▶ **Passage provided**
In China, the Nazi-Soviet Pact put the United Front on hold for nine months, during which the CCP attempted to expand at KMT expense. After the stunning surrender of France in June 1940, the renewed threat of a two-front war once again made prevention of Sino-Japanese reconciliation a top Soviet priority. Consequently, under pressure from Stalin, the CCP announced a reversal of their expansion policy and a return to the United Front in July 1940.

That same month, Hitler decided to attack the USSR in the summer of 1941. He concluded the Tripartite Pact with Japan and Italy in September 1940. The pact stated that Germany, Italy, and Japan would “assist one another with all political, economic and military means if one of the Contracting Powers is attacked by a Power at present not involved in the European War or in the Japanese-Chinese conflict.”
[7]
This could refer to the United States or the USSR, although the pact also stated that it “affects in no way the political status existing at present between each of the three Contracting Powers and Soviet Russia.” Principally, Hitler hoped the pact would intimidate the United States during the German assault on the USSR, but this failed. Instead, America made greater efforts to support the beleaguered British.

The Soviets naturally suspected the Tripartite Pact was directed against them despite Axis assurances to the contrary. In late 1940, the Germans tried to broker a settlement between the KMT and Japan in order to free Japanese forces for action elsewhere. The Soviets, on the other hand, wished to keep Japan occupied to prevent them from attacking the USSR, and thus offered additional trade credits to the KMT. They also directed the CCP to attack the Japanese in order to derail the KMT-Japanese negotiations. The PLA’s guerrilla attacks in late 1940 harassed the Japanese, and provoked a ferocious Japanese response known as the “Three Alls” campaign (“Kill All, Burn All, Destroy All”). Ultimately, Chiang rejected Japan’s peace terms, and the Japanese Army remained trapped in China.

After Germany launched Operation Barbarossa and attacked the USSR in June 1941, she urged Japan to strike the Soviets in the Far East. The Japanese were unprepared for war with Russia, but sent large-scale reinforcements to Manchuria. Japan decided to attack the Soviets if the Germans took Moscow, or if Japanese forces in Manchuria had 3-to-1 numerical superiority over local Soviet forces. The Soviets, desperate to pin down Japan, again called on the CCP to attack Japanese forces in China. This time the CCP refused to sacrifice their weakened troops.

▶ **Given information**
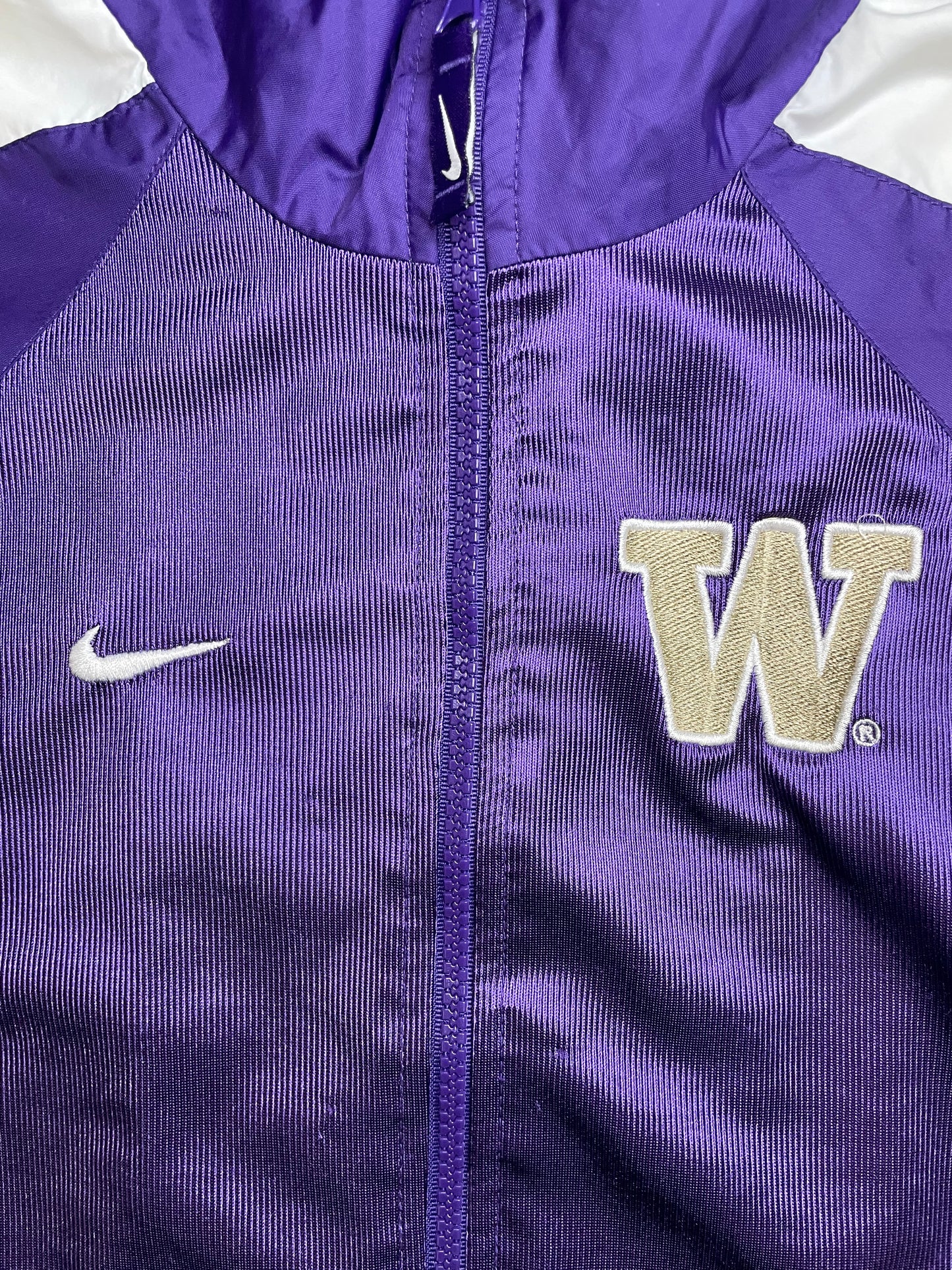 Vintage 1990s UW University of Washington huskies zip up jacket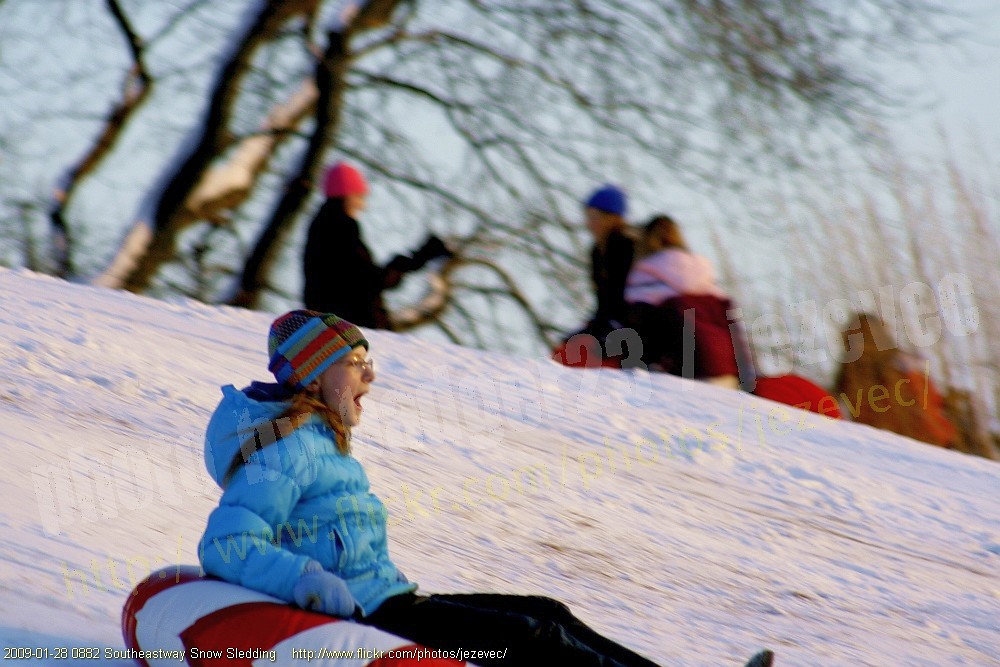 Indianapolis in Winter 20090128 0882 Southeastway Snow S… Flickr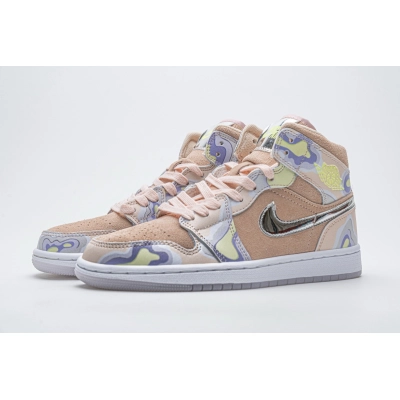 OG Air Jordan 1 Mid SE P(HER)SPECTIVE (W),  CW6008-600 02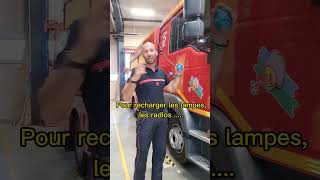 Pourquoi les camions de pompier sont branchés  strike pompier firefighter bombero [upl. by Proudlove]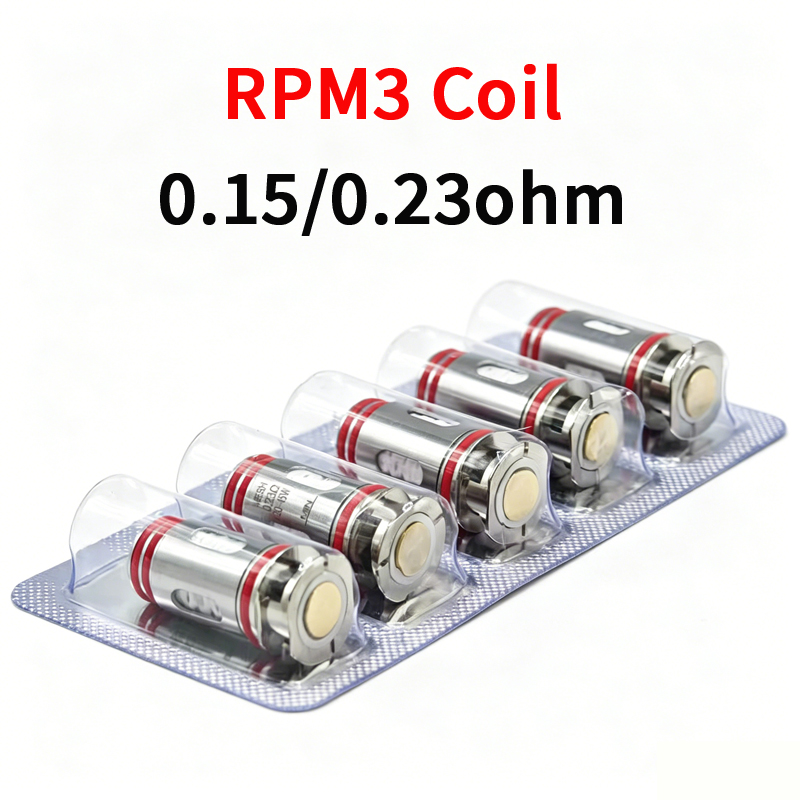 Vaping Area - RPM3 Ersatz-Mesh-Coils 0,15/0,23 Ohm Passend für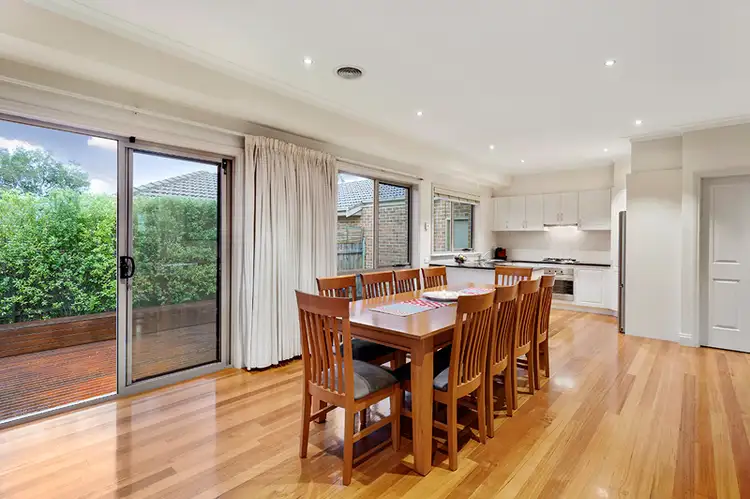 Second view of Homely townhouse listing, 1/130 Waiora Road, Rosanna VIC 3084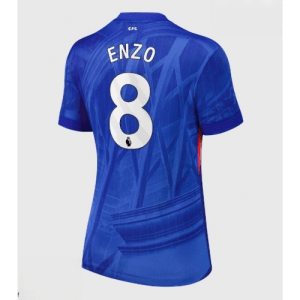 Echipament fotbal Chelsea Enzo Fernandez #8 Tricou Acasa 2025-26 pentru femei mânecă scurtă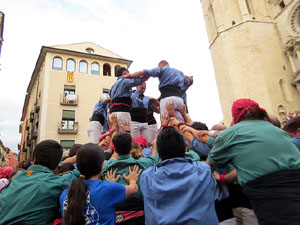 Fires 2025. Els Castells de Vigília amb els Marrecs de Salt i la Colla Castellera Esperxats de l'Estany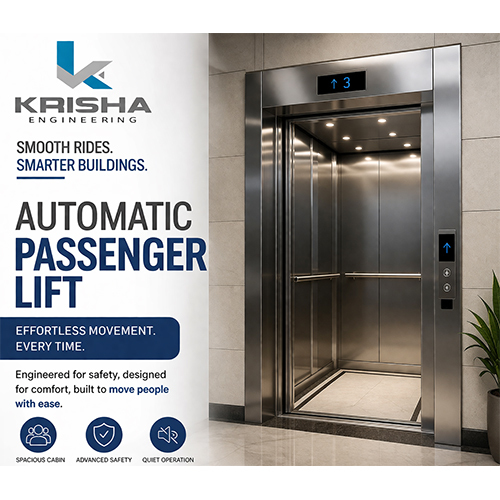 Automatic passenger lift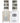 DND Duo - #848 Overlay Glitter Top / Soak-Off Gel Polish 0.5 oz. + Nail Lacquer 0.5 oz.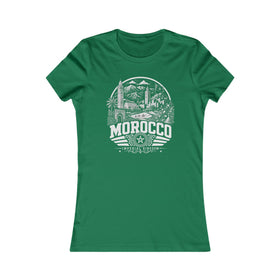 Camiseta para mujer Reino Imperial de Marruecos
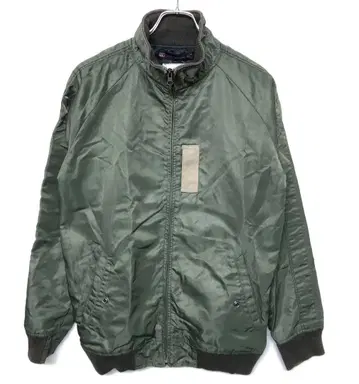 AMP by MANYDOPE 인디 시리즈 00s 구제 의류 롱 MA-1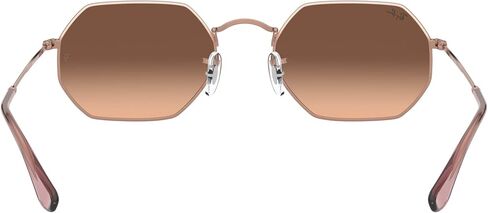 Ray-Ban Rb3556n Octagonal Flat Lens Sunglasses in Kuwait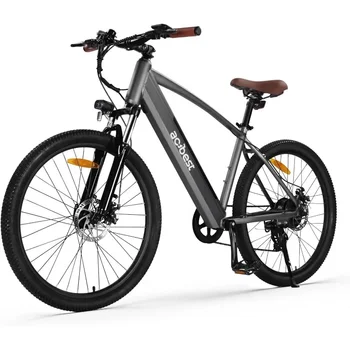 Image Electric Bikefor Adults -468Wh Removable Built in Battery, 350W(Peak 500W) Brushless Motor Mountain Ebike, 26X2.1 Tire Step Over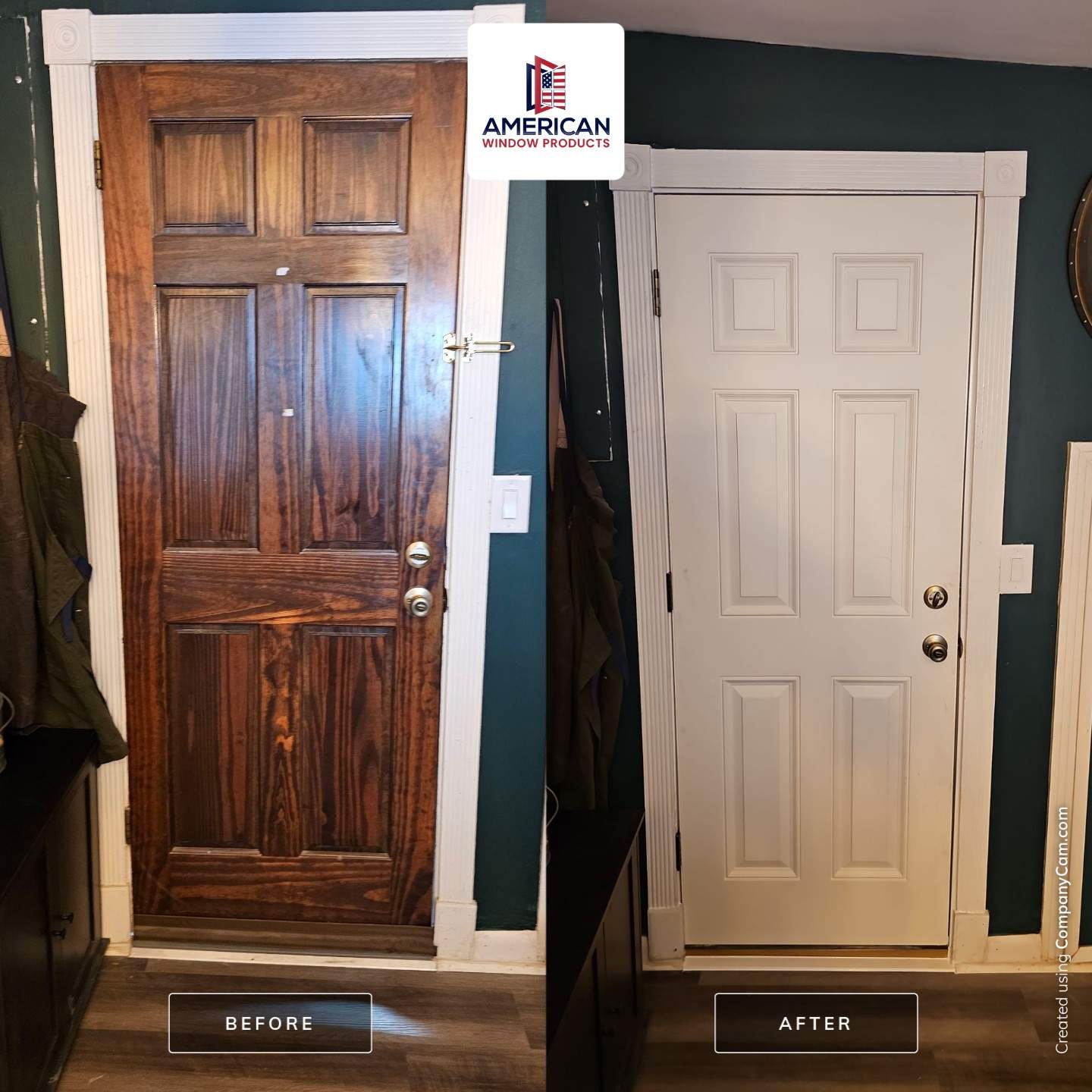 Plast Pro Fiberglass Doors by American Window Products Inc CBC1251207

▶ **Check your understanding**
1: Translate this sentence from the passage on wartime diplomacy in China into Spanish: "Ultimately, Chiang rejected Japan's peace terms, and the Japanese Army remained trapped in China."
2: In the passage on wartime diplomacy in China, under what two conditions did Japan decide it would attack the Soviets?
3: Continue the passage on wartime diplomacy in China from its final sentence.

▶ **Outputs for the tasks**
1: Finalmente, Chiang rechazó las condiciones de paz de Japón, y el Ejército japonés quedó atrapado en China.

2: Japan would attack if the Germans took Moscow, or if Japanese forces in Manchuria had 3-to-1 numerical superiority over local Soviet forces.

3:
In a rare display of strategic altruism, America deliberately sought war with Japan in late 1941 in order to prevent Japan from attacking Russia. The United States was aware, through intercepted communications, that Germany wanted Japan to attack the USSR and that Japan was preparing to do so. As the Germans advanced on Moscow, the United States ratcheted up tensions in the Pacific to divert Japanese attention south. Just after Operation Barbarossa began, the United States placed an oil embargo on Japan, and began reinforcing the Philippines in order to create a threat that Japan could not ignore. The pretext for this was Japan’s occupation of southern Indochina, but the actual reason was to prevent an attack on Russia. Washington knew that the embargo, if not lifted, would force Japan to attack the Netherlands East Indies within six months, and in doing so, would probably attack the Philippines as well in order to eliminate American forces and bases there. Japanese planners indeed thought they could not bypass the Philippines – but they also decided to attack Pearl Harbor to prevent the Pacific Fleet from counterattacking while Japan moved south.

In September, the Germans destroyed a vast Soviet force near Kiev, and resumed their drive on Moscow. The Wehrmacht encircled another enormous Soviet force in the Battle of Bryansk-Vyazma, about two hundred miles west of Moscow, at the beginning of October. The road to Moscow was open. A change of government in Tokyo seemed to presage an attack on Siberia. The new Prime Minister, Hideki Tojo, was violently anti-Soviet. In response, the United States sent B-17 bombers to the Philippines. Washington publicly proclaimed the ability of these aircraft to bomb Japan in an effort to draw Japan’s attention to the Philippines and away from Siberia.

The German advance stalled in the mud, but began again after the ground froze. By the end of November, the Germans were less than 50 miles from Moscow. The American Secretary of State, Cordell Hull, had been negotiating with the Japanese for a return to the July status quo. In this “modus vivendi” Japan would withdraw from southern Indochina in exchange for lifting the oil embargo. At this critical moment, Hull took this deal off the table and instead presented Japan with an ultimatum. He demanded, among other things, that Japan withdraw from China. The manifestly unacceptable terms of the new proposal ensured that Japan would attack the United States, Britain, and the Netherlands, just as Washington expected. Another six-month delay would have greatly improved American and British defenses in Southeast Asia, but the fall of Moscow seemed imminent. Thus, Washington needed to force Japan to move south immediately. Rather than watching the Russian and Japanese tigers fight, America picked a fight with Japan to keep the Japanese tiger off Russia’s back.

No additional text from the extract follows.